Under the terms of the Letter Agreement:

(a)           Section 2.1 of the Letter Agreement was amended by replacing each reference to “October 16, 2009” to “November 6, 2009” so that the amended Section reads as follows:

“2.1 Forbearance. Upon and subject to the terms and conditions hereof, the Administrative Agent and the Lenders agree to forbear from exercising their rights and remedies as a result of the Specified Defaults [the Company’s failure to repay the Borrowing Base Deficiency of $8,484,296 on August 25, 2009] under the Loan Documents, including any rights or remedies arising thereunder pursuant to applicable law, to (i) accelerate the outstanding principal balance of the Loans and (ii) commence foreclosure proceedings under the Security Instruments, during the period from the Amendment Effective Date to and including the earlier of (a) the occurrence of any Default or Event of Default other than the Specified Defaults, or (b) 5:00 p.m., November 6, 2009 (Dallas, Texas time) (the “Forbearance Period”).
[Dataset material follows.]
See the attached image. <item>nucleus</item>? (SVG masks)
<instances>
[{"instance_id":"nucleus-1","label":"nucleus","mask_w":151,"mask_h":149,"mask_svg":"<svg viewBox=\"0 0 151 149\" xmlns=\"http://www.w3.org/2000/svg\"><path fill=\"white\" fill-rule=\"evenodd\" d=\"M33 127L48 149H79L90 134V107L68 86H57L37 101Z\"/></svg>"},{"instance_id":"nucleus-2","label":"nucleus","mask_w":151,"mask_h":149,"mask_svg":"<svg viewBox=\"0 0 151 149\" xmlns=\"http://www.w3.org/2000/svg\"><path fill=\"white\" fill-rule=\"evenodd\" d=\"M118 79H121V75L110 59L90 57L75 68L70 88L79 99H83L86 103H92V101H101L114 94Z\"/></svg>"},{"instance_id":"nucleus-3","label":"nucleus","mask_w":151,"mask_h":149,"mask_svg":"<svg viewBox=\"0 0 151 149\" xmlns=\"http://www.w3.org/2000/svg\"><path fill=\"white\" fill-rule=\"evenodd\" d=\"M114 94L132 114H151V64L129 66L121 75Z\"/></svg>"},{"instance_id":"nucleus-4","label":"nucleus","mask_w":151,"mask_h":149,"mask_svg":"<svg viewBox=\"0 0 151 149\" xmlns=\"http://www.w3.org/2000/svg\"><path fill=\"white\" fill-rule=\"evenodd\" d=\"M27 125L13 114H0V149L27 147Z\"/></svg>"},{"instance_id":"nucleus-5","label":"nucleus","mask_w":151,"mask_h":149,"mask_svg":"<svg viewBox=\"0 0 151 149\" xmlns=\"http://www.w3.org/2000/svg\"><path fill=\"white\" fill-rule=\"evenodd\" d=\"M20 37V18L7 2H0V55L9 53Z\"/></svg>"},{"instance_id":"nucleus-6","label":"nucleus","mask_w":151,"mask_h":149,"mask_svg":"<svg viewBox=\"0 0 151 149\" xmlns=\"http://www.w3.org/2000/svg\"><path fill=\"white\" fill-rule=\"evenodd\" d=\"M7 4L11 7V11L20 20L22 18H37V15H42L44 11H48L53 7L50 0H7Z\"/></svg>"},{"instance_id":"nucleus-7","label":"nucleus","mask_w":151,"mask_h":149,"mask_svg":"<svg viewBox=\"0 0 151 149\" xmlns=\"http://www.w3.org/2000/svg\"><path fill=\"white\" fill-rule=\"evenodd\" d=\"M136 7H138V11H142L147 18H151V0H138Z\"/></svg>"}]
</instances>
Upon the earlier of the occurrence of any Default or Event of Default other than the Specified Defaults, or  November 6, 2009, the Administrative Agent’s and the Lenders’ agreement herein to forbear from exercising such rights and remedies available to them shall immediately terminate, and the Administrative Agent and the Lenders shall immediately be entitled to exercise any and all rights and remedies available to them, individually or collectively, under the Loan Documents, at law or in equity or otherwise, including, without limitation, the right (without prior notice or opportunity to cure of any kind) to accelerate the Loans, exercise rights of offset over all accounts of the Borrower and its Subsidiaries, commence foreclosure proceedings and/or seek the appointment of a receiver.”

(b)           The Lenders agreed that the Company’s financial statements  for the quarter ended September 30, 2009 will be due to the Administrative Agent and each Lender no later than November 30, 2009.

The Company, from time to time, enters into commodity hedge agreements to mitigate a portion of the potential exposure to adverse market changes in the prices of oil and natural gas, with JPMorgan Chase. There are no other material relationships between the Company or its affiliates and JPMorgan Chase or the lenders, other than in respect to the Third Amendment, as amended.

The foregoing summary of the Letter Agreement is qualified in its entirety by reference to the definitive transaction document, a copy of which is attached as Exhibit 10.1 to this Current Report.

Item 2.03  Creation of a Direct Financial Obligation or an Obligation under an Off Balance Sheet Arrangement of a Registrant

The information included in Item 1.01 of this Current Report is hereby incorporated by reference into this Item 2.03.
 


Item 9.01  Financial Statements and Exhibits

(a) Financial statements of businesses acquired

n/a

(b) Pro forma financial information

n/a

(c) Shell company transactions

n/a

(d) Exhibits

Exhibit No.
 
Description
         
 
10.1
   
Letter Agreement amending Third Amendment to Second Amended and Restated Credit Agreement and Forbearance Agreement.
 

 
SIGNATURE

Pursuant to the requirements of the Securities Exchange Act of 1934, the registrant has duly caused this report to be signed on its behalf by the undersigned.

           
Dated: October 22, 2009
 
TETON ENERGY CORPORATION
 
           
   
By:
 
/s/ Jonathan Bloomfield
 
           
       
Jonathan Bloomfield
Chief Financial Officer
 
 


INDEX TO EXHIBITS

Exhibit No.
 
Description
         
 
10.1
   
Letter Agreement amending Third Amendment to Second Amended and Restated Credit Agreement and Forbearance Agreement.